Parts of the exercise:
**1.** From the code-review thread on replacing horovod with DDP, list every diff line marked for removal, meaning those that begin with a minus sign.
**2.** Summarize the MALA-DDP code-review thread in three sentences.
**3.** Write the next part of the MALA-DDP code-review thread, picking up after its last comment.

Text section:
[Start]

MALA-DDP #466

dytnvgl · 2023-07-06T03:41:12Z

Replacement of horovod with DDP for GPU parallelization using PyTorch.

romerojosh

I found a few small issues when I tried this out on my local system which I've marked. The original patch was developed before the lazy loading changes were merged, so I think there might be some changes needed to handle that case, specifically with the distributed samplers.

romerojosh · 2023-07-06T17:59:08Z

mala/network/trainer.py

-                                                      compression=compression,
-                                                      op=hvd.Average)
+            if self.parameters_full.use_distributed_sampler_test:
+                if self.data.test_data_sets is not None:


Suggested change

if self.data.test_data_sets is not None:

if self.data.test_data_sets:

romerojosh · 2023-07-06T18:01:55Z

mala/network/trainer.py

-                                                   rank=hvd.rank(),
+            if self.parameters_full.use_distributed_sampler_train:
+                self.train_sampler = torch.utils.data.\
+                    distributed.DistributedSampler(self.data.training_data_sets,


Suggested change

distributed.DistributedSampler(self.data.training_data_sets,

distributed.DistributedSampler(self.data.training_data_sets[0],

The sampler needs to be associated with an existing dataset. The existing line is trying to associate a sampler with the list of data sets, which does not work.

[End]

Source excerpt:
[Start]

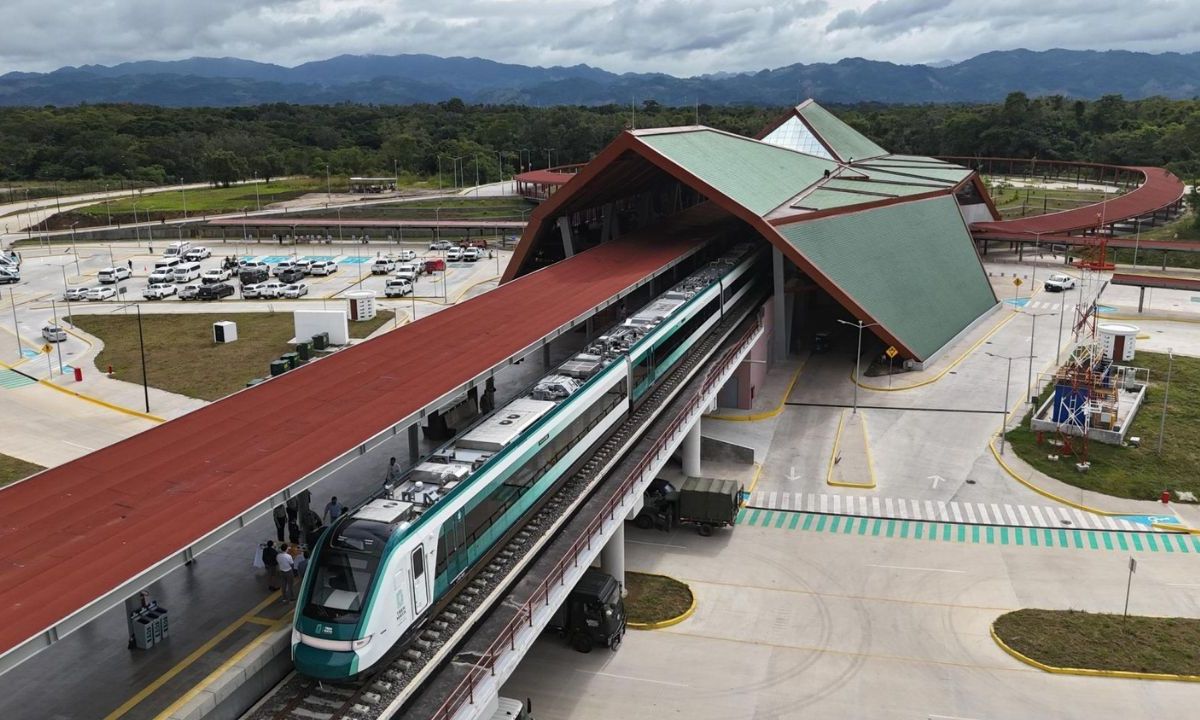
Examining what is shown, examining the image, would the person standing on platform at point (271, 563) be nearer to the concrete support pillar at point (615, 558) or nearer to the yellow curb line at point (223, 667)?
the yellow curb line at point (223, 667)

[End]

Per-task answers:
**1.**
- `compression=compression,`
- `op=hvd.Average)`
- `rank=hvd.rank(),`

**2.** The pull request replaces horovod with DDP for GPU parallelization in PyTorch. A reviewer who tried it locally found a few small issues and noted that the original patch predates the lazy loading changes, so the distributed samplers may need adjusting to handle that case. In mala/network/trainer.py, the reviewer suggests checking `if self.data.test_data_sets:` and passing `self.data.training_data_sets[0]` to `DistributedSampler`, because a sampler must be associated with an existing dataset rather than a list of data sets.

**3.**
Setting up the sampler for [0] works for the in-memory loader only. For the lazy-loading case where there are actually multiple datasets in the self.data.training_data_sets list, I think we will need to create and manage an individual sampler per dataset.

romerojosh · 2023-07-06T18:02:22Z

mala/network/trainer.py

+                                                   shuffle=do_shuffle)
+            if self.parameters_full.use_distributed_sampler_val:
+                self.validation_sampler = torch.utils.data.\
+                    distributed.DistributedSampler(self.data.validation_data_sets,


Suggested change

distributed.DistributedSampler(self.data.validation_data_sets,

distributed.DistributedSampler(self.data.validation_data_sets[0],

romerojosh · 2023-07-06T18:02:35Z

mala/network/trainer.py

+            if self.parameters_full.use_distributed_sampler_test:
+                if self.data.test_data_sets is not None:
+                    self.test_sampler = torch.utils.data.\
+                        distributed.DistributedSampler(self.data.test_data_sets,


Suggested change

distributed.DistributedSampler(self.data.test_data_sets,

distributed.DistributedSampler(self.data.test_data_sets[0],

srajama1 · 2023-09-29T15:12:29Z

@dytnvgl @RandomDefaultUser Now the release is done, can we prioritize merging DDP changes pleasE?

RandomDefaultUser · 2023-09-30T09:24:52Z

@dytnvgl @RandomDefaultUser Now the release is done, can we prioritize merging DDP changes pleasE?

Hi Siva, definitely! I still have to work around my PhD thesis schedule, but I can dedicate my "programming" time to this issue now!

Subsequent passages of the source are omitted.